Bild anklicken, um das Interview mit Prof. Dr. Martin Nettesheim zu lesen!

Immer wieder behaupten Reichsbürger, es entspräche dem Völkerrecht, der Bundesrepublik Deutschland Territorium zu entziehen, um darauf  einen neuen Staat zu errichten.

Wahlweise nennen sich solche Scheingebilde dann „Fürstentum Germania“, „Republik Freies Deutschland“, „Germanitien“ oder „Königreich Deutschland.“ Peter Frühwald propagiert sogar, jeder einzelne Bürger könne sich in die „Selbstverwaltung“ begeben und wäre infolgedessen ein „Ein-Personen-Staat“. Der behäbige Franke beruft sich hierbei auf UN-Resolution A/RES/56/83, die völkerechtswidrige Handlungen von Staaten und Staatsbeauftragten zum Inhalt hat.

Kriminelle Taten von Staatsbediensteten sind laut Resolution A/RES/56/83 grundsätzlich so zu bewerten, als seien sie im staatlichen Auftrag ausgeführt worden. Nicht einmal ansatzweise beinhaltet Resolution A/RES/56/83  jedoch die Aufforderung, nach Gutdünken „1-Personen-Staaten“ zu gründen. Peter Frühwald, der diese infantile Interpretation in den Raum stellt, mangelt es entweder erheblich an Intelligenz, oder er lügt ganz bewusst.

Einen Mix aus falsch verstandenen Texten und selbst fabrizierten Unwahrheiten bietet auch Peter Fitzek seinen Bewunderern an. So behauptet der „ungekrönte König der Reichsbürger“, die Bundesrepublik Deutschland sei deshalb eine Wirtschaftsverwaltung, weil Artikel 133 unserer Verfassung besagt:

Der Bund tritt in die Rechte und Pflichten der Verwaltung des Vereinigten Wirtschaftsgebietes ein.
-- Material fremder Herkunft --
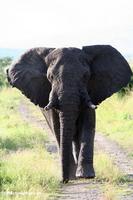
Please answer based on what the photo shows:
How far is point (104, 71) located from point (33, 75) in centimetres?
140

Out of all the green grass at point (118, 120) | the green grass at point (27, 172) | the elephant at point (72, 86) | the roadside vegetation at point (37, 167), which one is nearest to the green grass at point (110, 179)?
the roadside vegetation at point (37, 167)

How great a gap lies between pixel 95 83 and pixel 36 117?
20.6 meters

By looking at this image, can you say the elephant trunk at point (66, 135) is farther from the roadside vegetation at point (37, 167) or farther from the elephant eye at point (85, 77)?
the elephant eye at point (85, 77)

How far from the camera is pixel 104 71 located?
48.8 ft

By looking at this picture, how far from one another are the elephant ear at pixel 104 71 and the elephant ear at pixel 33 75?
0.82 metres

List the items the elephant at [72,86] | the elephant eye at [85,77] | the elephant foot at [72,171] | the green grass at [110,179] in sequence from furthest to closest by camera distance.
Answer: the elephant eye at [85,77] < the elephant foot at [72,171] < the elephant at [72,86] < the green grass at [110,179]

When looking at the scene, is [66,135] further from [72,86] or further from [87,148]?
[72,86]

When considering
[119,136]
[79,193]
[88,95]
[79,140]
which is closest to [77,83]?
[88,95]

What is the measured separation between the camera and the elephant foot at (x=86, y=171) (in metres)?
13.5

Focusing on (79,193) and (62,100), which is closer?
(79,193)

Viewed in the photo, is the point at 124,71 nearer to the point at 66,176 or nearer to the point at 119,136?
the point at 66,176

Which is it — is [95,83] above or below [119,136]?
above

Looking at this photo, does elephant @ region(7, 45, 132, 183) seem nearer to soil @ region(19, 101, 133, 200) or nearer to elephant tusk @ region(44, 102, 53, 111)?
elephant tusk @ region(44, 102, 53, 111)

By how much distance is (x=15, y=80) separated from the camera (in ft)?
47.8
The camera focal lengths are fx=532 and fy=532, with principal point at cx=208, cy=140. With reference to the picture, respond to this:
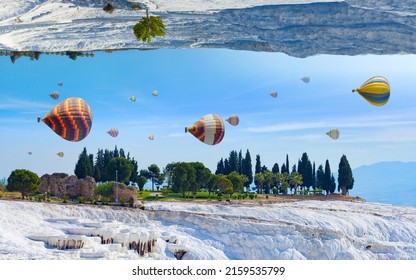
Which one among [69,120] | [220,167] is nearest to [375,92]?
[69,120]

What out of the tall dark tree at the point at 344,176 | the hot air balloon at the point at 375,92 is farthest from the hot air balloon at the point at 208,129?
the tall dark tree at the point at 344,176

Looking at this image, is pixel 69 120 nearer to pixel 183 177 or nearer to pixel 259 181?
pixel 183 177

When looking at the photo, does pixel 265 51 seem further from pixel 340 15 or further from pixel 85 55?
pixel 85 55

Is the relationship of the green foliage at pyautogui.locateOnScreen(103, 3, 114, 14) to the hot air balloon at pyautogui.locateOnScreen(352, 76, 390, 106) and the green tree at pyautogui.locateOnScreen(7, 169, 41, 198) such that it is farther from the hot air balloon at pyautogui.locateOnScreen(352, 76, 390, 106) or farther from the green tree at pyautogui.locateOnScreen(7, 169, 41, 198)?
the green tree at pyautogui.locateOnScreen(7, 169, 41, 198)

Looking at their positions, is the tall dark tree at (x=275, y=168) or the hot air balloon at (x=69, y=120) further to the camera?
the tall dark tree at (x=275, y=168)

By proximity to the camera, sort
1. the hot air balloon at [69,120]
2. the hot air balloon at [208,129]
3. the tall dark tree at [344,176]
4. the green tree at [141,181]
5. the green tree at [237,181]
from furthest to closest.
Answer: the tall dark tree at [344,176]
the green tree at [237,181]
the green tree at [141,181]
the hot air balloon at [208,129]
the hot air balloon at [69,120]

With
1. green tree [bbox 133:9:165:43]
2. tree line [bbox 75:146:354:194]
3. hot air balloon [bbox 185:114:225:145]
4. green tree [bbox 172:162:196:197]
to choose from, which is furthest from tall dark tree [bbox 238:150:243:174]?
green tree [bbox 133:9:165:43]

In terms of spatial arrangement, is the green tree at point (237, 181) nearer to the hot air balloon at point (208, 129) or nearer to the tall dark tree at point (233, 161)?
the tall dark tree at point (233, 161)
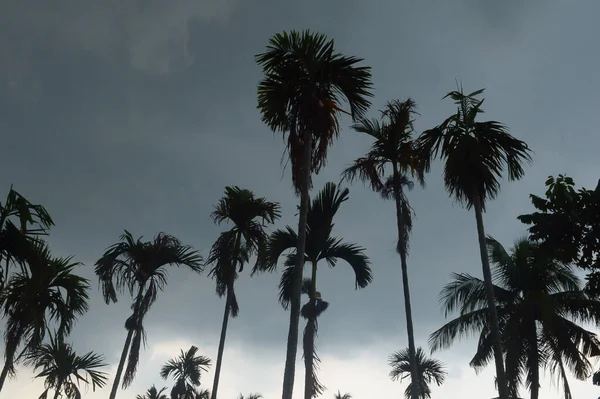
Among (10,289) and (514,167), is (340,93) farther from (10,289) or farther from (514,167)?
(10,289)

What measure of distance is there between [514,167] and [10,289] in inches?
573

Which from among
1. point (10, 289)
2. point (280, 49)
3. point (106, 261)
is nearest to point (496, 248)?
point (280, 49)

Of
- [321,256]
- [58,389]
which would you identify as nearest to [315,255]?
[321,256]

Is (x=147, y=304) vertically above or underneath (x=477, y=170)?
underneath

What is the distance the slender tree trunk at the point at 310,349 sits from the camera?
50.9 ft

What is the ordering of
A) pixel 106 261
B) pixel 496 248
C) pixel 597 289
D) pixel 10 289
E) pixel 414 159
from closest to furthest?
pixel 10 289 < pixel 597 289 < pixel 106 261 < pixel 414 159 < pixel 496 248

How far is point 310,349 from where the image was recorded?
16594 millimetres

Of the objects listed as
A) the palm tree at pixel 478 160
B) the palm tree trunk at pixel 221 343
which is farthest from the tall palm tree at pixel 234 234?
the palm tree at pixel 478 160

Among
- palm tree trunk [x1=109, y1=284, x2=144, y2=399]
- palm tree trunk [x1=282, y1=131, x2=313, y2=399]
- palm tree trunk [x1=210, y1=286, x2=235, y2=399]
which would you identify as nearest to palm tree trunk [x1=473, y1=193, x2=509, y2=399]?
palm tree trunk [x1=282, y1=131, x2=313, y2=399]

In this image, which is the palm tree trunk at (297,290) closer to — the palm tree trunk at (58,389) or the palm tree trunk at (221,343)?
the palm tree trunk at (221,343)

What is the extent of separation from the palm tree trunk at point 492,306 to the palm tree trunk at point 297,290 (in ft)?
19.2

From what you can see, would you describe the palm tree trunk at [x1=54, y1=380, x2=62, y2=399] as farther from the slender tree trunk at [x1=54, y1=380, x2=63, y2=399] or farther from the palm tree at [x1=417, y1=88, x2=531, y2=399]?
the palm tree at [x1=417, y1=88, x2=531, y2=399]

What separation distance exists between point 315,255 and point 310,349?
341cm

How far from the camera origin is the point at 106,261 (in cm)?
1631
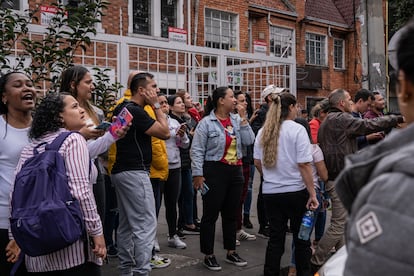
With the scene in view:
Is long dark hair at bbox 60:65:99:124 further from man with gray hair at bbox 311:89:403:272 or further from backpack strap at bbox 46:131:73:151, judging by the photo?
man with gray hair at bbox 311:89:403:272

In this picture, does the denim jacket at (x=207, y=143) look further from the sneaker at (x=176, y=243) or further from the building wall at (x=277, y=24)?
the building wall at (x=277, y=24)

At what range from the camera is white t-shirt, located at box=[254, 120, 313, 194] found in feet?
15.3

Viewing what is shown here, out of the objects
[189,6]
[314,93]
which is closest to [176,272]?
[189,6]

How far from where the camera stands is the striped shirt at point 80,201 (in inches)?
117

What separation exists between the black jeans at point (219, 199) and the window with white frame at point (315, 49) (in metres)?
15.3

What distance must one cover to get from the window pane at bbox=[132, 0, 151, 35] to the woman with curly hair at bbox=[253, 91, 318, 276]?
996 cm

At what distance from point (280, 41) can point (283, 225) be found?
48.3ft

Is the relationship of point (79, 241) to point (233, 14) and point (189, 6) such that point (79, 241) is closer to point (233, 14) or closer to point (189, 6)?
point (189, 6)

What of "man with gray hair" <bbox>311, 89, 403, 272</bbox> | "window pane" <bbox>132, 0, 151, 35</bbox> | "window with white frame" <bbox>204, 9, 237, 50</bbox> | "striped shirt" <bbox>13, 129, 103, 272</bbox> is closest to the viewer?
"striped shirt" <bbox>13, 129, 103, 272</bbox>

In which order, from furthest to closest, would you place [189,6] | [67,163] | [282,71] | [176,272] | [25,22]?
[189,6] < [282,71] < [176,272] < [25,22] < [67,163]

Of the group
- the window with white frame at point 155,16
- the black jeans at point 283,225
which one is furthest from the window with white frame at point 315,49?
the black jeans at point 283,225

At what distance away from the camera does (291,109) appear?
486 cm

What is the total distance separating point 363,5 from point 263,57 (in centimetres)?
193

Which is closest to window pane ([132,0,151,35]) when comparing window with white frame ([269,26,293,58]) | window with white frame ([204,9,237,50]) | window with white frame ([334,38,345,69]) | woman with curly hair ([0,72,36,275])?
window with white frame ([204,9,237,50])
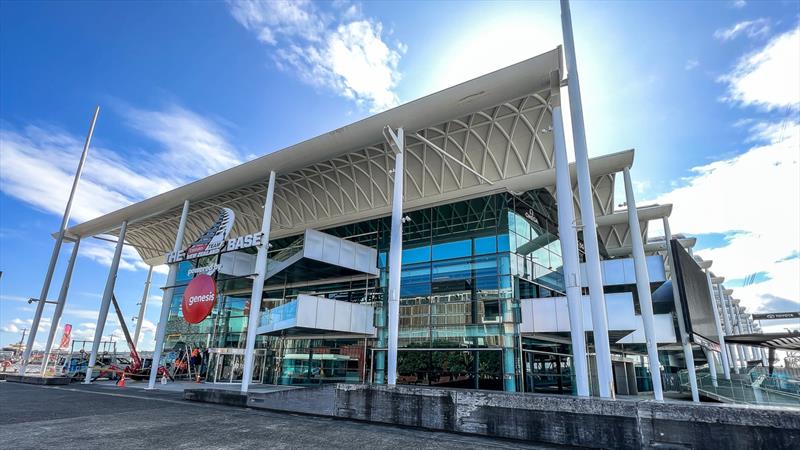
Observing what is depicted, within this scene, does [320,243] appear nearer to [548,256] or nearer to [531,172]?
[531,172]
Nehmen wir an, Peter Fitzek würde das Erbe einer wohlhabenden Verwandten antreten. Im dazugehörigen Dokument findet sich folgender Satz:

Peter Fitzek tritt in die Rechte und Pflichten seiner Großtante Mechthild ein.

Seiner eigenen Logik nach müsste Fitzek sich sofort Frauenklamotten anziehen, denn wer in die Rechte und Pflichten eines anderen eintritt, ist ja zwangsläufig mit diesem identisch. Aber nicht nur mit der Logik hapert es, denn Peter Fitzek kann auch den Begriff „Bund“ nicht korrekt einordnen. „Bund“ bedeutet für ihn „Bundesrepublik Deutschland“, tatsächlich ist es aber die Kurzform von „Bundesebene“. Dass die Vereinigten Staaten und das Vereinigte Königreich dem Bund bedeutende Rechte und Pflichten überließ, zeigt deutlich, dass die westdeutsche Regierung bereits wenige Jahre nach Kriegsende recht selbständig operieren konnte. Und schon bald setzte Wirtschaftsminister Ludwig Erhard – sehr zum (anfänglichen) Missfallen der Amerikaner – die von Alfred Müller-Armack entworfene Soziale Marktwirtschaft durch.

Über Deutschland weiß Peter Fitzek erschreckend wenig. Und was das Staats- und Völkerrecht angeht, so kann der der gelernte Koch überhaupt keine Kenntnisse vorweisen. Dies bestätigte Prof. Dr. Martin Nettesheim in einem Interview mit dem MDR. Nettesheim hat einen Lehrstuhl für Staats- und Verwaltungsrecht, Europarecht und Völkerrecht an der Eberhard-Karls-Universität Tübingen inne.

Auf „terra nullius“, also einem keinem Staat gehörenden Gebiet, wäre eine Staatsgründung ohne weitere Voraussetzungen möglich. Allerdings gibt es derartiges Gebiet nicht mehr. […] Eine Staatsgründung ist damit heute nur noch durch Abspaltung (Sezession) oder durch Zerfall eines bestehenden Staats in neue Staaten (Dismembration) möglich. […]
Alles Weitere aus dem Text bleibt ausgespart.